Wall Street did not react positively to the most recent report of the Federal Reserve’s preferred inflation measurement, the personal consumption expenditures (PCE) price index. The PCE reading released on Friday indicated a month-over-month inflation of 0.6 percent, surpassing the estimated 0.4 percent, which led to a drop of one to two percent in the Dow Jones, S&P 500, and Nasdaq during the first hour of trading. This increase is the PCE’s highest since June of last year and is similar to inflationary surges recorded by the Consumer and Producer Price Indexes. PCE inflation also exceeded the anticipated 5.0 percent with a year-over-year increase of 5.4 percent. In the beginning of 2023, PCE demonstrated an accelerating inflation trend on both a monthly and yearly basis.

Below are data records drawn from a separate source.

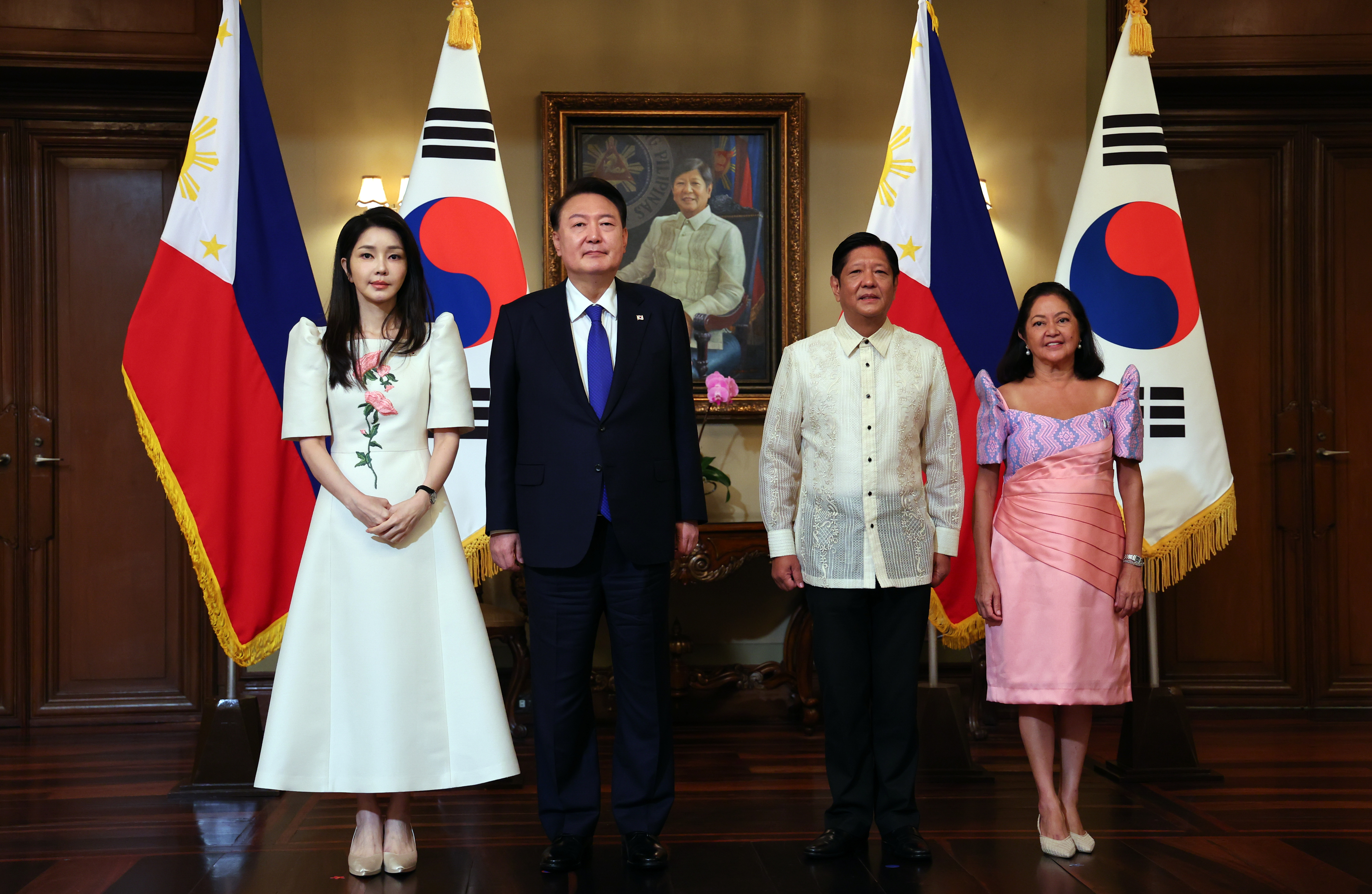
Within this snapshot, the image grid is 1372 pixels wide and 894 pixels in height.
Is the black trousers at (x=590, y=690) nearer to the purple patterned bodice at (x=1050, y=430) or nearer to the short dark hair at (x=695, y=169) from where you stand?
the purple patterned bodice at (x=1050, y=430)

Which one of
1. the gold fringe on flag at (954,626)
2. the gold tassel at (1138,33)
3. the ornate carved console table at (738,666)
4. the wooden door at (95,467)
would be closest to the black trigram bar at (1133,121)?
the gold tassel at (1138,33)

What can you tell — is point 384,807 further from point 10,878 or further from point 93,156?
point 93,156

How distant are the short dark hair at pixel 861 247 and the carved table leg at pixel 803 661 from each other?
194 centimetres

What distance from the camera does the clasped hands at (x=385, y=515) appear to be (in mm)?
2322

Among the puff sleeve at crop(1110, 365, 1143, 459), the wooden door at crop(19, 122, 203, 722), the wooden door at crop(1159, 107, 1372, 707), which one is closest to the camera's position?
the puff sleeve at crop(1110, 365, 1143, 459)

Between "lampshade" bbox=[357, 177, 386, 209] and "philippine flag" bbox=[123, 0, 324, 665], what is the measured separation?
923mm

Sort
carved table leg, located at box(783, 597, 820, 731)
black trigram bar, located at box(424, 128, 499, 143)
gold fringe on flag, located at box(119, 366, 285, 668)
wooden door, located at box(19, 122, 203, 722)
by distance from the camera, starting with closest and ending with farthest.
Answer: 1. gold fringe on flag, located at box(119, 366, 285, 668)
2. black trigram bar, located at box(424, 128, 499, 143)
3. carved table leg, located at box(783, 597, 820, 731)
4. wooden door, located at box(19, 122, 203, 722)

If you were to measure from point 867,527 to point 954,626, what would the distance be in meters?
1.21

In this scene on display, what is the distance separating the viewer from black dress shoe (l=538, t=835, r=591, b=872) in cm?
240

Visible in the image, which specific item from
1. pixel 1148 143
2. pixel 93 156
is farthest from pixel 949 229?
pixel 93 156

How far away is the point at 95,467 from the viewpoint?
446 cm

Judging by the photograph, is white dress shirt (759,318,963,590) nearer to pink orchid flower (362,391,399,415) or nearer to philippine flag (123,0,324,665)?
pink orchid flower (362,391,399,415)

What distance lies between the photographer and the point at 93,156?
4488 millimetres

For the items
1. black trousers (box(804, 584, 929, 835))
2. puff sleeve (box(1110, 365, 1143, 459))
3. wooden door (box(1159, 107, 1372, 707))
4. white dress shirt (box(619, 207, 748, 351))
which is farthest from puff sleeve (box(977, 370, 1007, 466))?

Wall Street investors turn bearish as market futures sink amid the latest inflation data report. pic.twitter.com/sU1fXyweCq
— Yahoo Finance (@YahooFinance) February 24, 2023
Despite the efforts of the Federal Reserve, they have been unable to reduce inflation to their target of two percent, and it appears that they may need to increase interest rates even further to achieve this goal. As a result, the possibility of an economic “soft landing” as it slows down is diminishing. Additionally, President Joe Biden will have to confront a slowdown in GDP, rising unemployment, and various other consequential economic challenges leading up to the 2024 election.
INFLATION: HEATING UP, NOT COOLING DOWN. The personal-consumption expenditures price index—the Fed’s preferred gauge of inflation—higher in Jan. than Dec. The core PCE, excluding food and energy prices, UP ⬆️ 4.7% in Jan. from a year earlier, picking up steam from Dec.
— Dagen McDowell (@dagenmcdowell) February 24, 2023
It is clear that President Biden’s policies have failed to bring inflation under control and have instead led to an increase in inflation. The Federal Reserve’s decision makers will meet again on March 21-22 and it is likely that they will be forced to raise interest rates even higher in order to combat this rising inflation. This could have a devastating effect on the economy and could lead to a recession in the second half of President Biden’s term.
It is time for President Biden to take responsibility for his failed economic policies and take action to address the rising inflation. The Federal Reserve can only do so much and it is up to the President to enact policies that will help bring inflation down and get the economy back on track. The American people deserve better than this and it is time for President Biden to step up and do what is necessary to get the economy back on track.